How to implement a new Caffe layer that can exploit all Proposals generated by Faster RCNN together？

90 views

Skip to first unread message

jiaji...@gmail.com

unread,

May 20, 2016, 8:28:41 AM5/20/16

to Caffe Users

We all know that Faster-RCNN consists of two module, the RPN module which will produce some Proposals(object locations, e.g a set of rectangulars) and the Fast-RCNN module that classifies each proposal into one class(e.g airplane) and refine the proposal into a more precise location.
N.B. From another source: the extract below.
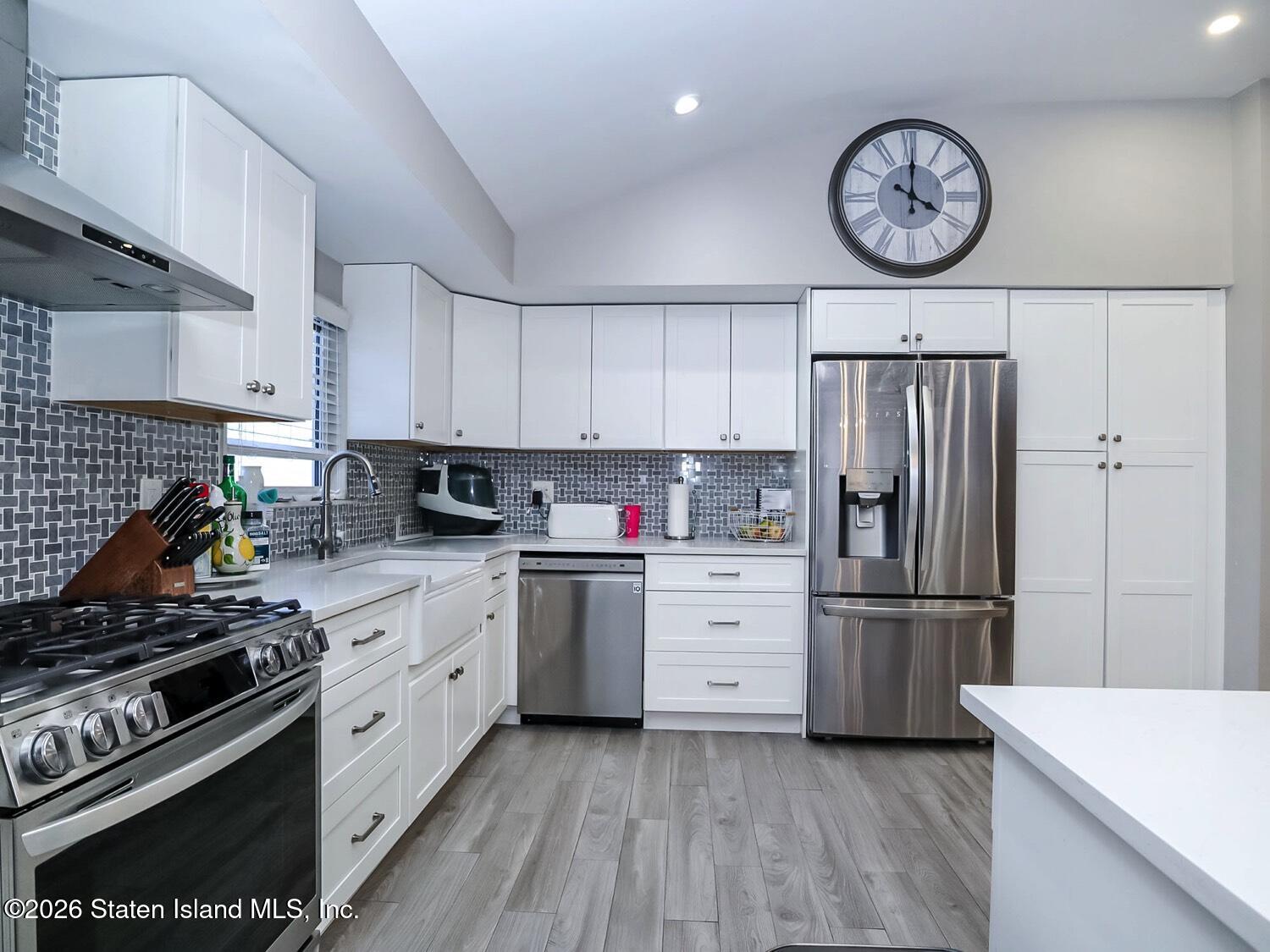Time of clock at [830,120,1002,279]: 4:00
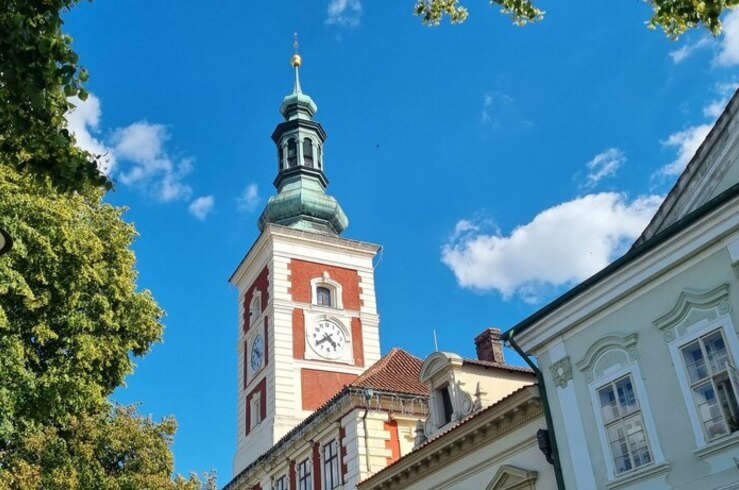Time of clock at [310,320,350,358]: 4:39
My problem is that when I got all the Proposals in the image in question from the output of the RPN module, how can I use these Proposals simultaneously to achieve another task like Image Caption?More precisely, how can I implement a new Caffe layer such that I can exploit all these Proposals simultaneously? In the Fast-RCNN module of Faster-RCNN, it just classifies each proposal into one class and refine the proposal into a more precise location one by one. And this is what Caffe do in other CNN architecture, e.g, DeepID2, AlexNet, VGG_16. But I want to exploit these proposals simultaneously!

My motivation is that some vision tasks are related to many parts(e.g, all objects in a image, or all facial parts of a facial image) in the image. So when I got all these proposals, how can I implement a new Caffe layer that can process these proposals simultaneously?